Politique

Propos racistes et haineux : la plainte contre Naima Salhi « relancée »

’instruction dans l’affaire Naïma Salhi a été relancée par la justice, dans le cadre de la plainte déposée contre elle, le 9 juin 2019, pour « incitation à la haine raciale » et « appel au meurtre », annoncent ce mardi les trois plaignants Salim Chait ainsi que les Maîtres Abdelkader Houali et Sofiane Dekkal.

« Après avoir été bloquée pendant des mois en raison de l’immunité parlementaire dont jouissait la mise en cause, l’instruction dans l’affaire Naima Salhi est relancée. C’est ce que nous a annoncé le procureur près le tribunal de Chéraga (Alger, NDLR) qui nous a reçus aujourd’hui 9 mars 2021 à notre demande », font savoir les plaignants dans un communiqué diffusé sur le réseau social Facebook.

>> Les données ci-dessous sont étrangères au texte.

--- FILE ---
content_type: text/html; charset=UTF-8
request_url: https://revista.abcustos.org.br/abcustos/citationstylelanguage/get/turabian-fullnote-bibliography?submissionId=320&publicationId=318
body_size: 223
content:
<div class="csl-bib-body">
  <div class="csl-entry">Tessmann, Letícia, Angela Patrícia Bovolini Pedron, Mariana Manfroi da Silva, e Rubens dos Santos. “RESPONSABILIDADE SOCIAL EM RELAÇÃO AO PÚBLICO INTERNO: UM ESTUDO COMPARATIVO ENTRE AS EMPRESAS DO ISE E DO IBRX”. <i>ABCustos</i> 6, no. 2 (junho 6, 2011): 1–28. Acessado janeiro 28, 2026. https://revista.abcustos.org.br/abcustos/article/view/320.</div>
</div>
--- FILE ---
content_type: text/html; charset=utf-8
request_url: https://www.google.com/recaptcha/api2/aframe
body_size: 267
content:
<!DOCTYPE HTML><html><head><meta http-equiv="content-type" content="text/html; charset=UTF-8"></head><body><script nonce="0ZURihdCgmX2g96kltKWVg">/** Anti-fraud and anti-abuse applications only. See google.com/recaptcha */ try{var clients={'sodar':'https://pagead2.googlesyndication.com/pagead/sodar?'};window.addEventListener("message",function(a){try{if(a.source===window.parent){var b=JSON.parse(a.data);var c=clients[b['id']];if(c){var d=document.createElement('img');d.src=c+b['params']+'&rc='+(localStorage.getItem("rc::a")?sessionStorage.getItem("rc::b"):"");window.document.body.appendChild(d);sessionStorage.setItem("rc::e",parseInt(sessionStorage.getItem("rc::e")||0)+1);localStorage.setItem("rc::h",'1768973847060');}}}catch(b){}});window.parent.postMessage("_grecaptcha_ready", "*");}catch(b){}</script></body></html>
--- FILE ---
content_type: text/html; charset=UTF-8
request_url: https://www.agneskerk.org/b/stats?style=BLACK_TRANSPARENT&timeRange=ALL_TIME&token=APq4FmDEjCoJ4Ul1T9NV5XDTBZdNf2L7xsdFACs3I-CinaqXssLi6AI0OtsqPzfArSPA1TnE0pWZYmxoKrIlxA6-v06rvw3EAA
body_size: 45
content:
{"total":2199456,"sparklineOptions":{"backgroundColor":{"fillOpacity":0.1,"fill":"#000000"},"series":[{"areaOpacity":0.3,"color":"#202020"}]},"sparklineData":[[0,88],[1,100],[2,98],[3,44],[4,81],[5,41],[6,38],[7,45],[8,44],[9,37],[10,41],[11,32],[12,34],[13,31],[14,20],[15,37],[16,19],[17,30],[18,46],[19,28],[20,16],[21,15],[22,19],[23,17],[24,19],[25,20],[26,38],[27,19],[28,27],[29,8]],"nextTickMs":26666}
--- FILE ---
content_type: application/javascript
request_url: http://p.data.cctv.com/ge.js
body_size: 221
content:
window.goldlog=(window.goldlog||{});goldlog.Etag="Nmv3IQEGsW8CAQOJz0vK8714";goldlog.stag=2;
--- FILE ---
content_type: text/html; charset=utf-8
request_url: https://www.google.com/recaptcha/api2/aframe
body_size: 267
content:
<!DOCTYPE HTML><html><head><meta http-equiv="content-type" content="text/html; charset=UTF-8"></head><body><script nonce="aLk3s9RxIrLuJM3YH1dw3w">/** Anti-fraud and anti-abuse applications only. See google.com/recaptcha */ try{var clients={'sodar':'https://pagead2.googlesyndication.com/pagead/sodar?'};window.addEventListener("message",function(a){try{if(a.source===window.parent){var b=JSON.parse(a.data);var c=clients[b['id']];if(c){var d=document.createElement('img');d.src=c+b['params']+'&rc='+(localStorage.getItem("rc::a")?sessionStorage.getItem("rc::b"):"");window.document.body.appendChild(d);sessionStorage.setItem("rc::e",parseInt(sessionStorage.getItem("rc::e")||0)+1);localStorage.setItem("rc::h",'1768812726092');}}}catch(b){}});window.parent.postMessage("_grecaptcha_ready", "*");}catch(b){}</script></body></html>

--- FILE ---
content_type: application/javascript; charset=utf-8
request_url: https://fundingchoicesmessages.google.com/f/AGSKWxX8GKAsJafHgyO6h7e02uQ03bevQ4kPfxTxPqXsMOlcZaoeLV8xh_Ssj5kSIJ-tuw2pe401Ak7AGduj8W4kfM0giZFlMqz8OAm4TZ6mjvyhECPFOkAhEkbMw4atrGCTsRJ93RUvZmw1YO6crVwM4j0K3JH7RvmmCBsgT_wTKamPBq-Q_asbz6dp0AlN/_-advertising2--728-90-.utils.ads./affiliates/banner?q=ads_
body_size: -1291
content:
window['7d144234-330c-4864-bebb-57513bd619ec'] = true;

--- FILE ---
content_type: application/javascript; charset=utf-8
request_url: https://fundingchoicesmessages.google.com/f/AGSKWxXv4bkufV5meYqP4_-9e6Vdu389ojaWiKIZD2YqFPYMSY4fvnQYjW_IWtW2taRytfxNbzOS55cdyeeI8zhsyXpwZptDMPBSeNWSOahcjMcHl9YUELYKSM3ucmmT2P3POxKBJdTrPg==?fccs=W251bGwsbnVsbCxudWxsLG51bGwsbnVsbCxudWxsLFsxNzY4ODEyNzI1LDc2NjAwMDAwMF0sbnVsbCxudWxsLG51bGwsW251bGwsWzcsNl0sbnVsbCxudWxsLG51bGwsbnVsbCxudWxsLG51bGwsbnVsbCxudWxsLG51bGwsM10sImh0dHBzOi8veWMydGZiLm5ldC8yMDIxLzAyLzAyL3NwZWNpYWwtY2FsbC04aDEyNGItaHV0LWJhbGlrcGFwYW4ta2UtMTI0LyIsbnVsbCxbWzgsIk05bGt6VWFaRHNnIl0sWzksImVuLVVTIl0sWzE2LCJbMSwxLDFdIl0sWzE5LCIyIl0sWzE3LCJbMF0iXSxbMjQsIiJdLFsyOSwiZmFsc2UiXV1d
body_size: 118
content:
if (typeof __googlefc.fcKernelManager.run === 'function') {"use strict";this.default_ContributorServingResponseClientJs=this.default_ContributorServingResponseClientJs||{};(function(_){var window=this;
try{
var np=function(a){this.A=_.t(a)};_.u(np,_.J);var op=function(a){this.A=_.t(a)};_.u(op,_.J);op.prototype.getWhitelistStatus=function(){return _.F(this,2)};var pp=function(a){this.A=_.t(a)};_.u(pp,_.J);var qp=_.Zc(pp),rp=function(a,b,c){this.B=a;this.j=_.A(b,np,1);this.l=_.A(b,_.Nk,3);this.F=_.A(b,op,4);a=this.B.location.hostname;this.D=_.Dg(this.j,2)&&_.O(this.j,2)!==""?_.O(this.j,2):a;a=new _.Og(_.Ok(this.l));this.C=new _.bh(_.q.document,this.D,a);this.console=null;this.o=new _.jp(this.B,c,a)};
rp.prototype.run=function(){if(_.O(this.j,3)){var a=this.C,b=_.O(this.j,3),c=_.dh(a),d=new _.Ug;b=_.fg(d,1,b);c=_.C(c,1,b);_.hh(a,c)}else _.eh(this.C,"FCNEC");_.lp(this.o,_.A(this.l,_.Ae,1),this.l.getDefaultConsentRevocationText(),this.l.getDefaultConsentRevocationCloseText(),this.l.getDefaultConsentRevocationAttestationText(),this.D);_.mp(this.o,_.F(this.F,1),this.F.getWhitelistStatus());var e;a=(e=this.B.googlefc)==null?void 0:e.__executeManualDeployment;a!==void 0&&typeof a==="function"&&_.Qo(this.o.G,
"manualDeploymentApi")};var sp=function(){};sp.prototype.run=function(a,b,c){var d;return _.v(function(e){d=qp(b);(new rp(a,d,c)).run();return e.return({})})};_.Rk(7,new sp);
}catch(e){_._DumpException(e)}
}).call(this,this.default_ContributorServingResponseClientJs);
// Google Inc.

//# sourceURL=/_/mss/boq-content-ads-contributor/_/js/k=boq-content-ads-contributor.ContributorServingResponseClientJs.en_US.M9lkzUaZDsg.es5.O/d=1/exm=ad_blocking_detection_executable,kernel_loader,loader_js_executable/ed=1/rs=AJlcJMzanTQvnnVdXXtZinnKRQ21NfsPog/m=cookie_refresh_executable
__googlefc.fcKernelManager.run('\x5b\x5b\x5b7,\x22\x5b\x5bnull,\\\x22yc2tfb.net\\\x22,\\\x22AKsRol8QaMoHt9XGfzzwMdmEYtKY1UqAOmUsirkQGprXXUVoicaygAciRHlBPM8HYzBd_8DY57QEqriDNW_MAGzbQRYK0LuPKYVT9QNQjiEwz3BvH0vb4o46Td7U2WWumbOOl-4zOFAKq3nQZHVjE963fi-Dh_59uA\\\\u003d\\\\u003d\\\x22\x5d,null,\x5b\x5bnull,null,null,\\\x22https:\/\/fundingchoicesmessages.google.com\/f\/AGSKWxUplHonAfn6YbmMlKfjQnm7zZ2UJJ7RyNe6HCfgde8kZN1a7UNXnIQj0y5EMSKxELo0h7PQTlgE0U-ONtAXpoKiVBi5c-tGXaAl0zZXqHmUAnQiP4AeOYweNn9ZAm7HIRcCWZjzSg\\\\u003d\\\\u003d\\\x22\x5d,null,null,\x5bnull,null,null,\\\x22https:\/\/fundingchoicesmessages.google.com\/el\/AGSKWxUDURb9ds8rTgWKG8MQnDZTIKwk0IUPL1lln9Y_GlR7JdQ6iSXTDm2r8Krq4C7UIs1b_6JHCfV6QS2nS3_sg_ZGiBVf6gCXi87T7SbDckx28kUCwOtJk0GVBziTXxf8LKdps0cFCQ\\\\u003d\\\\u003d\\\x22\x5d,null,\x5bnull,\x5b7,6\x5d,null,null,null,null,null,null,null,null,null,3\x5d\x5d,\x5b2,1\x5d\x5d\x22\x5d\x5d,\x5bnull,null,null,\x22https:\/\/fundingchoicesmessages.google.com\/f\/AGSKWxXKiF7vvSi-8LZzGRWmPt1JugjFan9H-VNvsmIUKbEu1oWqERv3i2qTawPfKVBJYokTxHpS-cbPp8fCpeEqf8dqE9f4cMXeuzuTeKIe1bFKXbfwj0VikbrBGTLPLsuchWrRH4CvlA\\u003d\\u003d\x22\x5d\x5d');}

« En effet, selon le magistrat, un courrier daté du 31/01/2021 a été envoyé par le parquet à la brigade de recherche de gendarmerie de Chéraga, pour un complément d’enquête. Il a été demandé, entre autres, des informations sur l’état civil de la mise en cause », indiquent-ils, précisant que le rapport de l’enquête a été envoyé le 21 février dernier au tribunal par ladite brigade relevant de la même circonscription.

Naima Salhi ne jouit plus de son immunité parlementaire

« En outre, le procureur de la République nous a rassurés sur le bon déroulement de l’instruction, après que nous ayons posé des questions sur la lenteur qu’a pris cette plainte, sachant que le Parlement est dissout et que la mise en cause ne jouit plus de l’immunité qui pourrait empêcher notre plainte d’aboutir à un procès », soulignent les plaignants.

« Nonobstant la bureaucratie administrative et malgré tous les obstacles que nous avions rencontrés après le dépôt de cette plainte, le 9 juin 2019, faut-il le rappeler, nous sommes déterminés plus que jamais à aller au bout de notre engagement pour la faire aboutir », conclut le communiqué.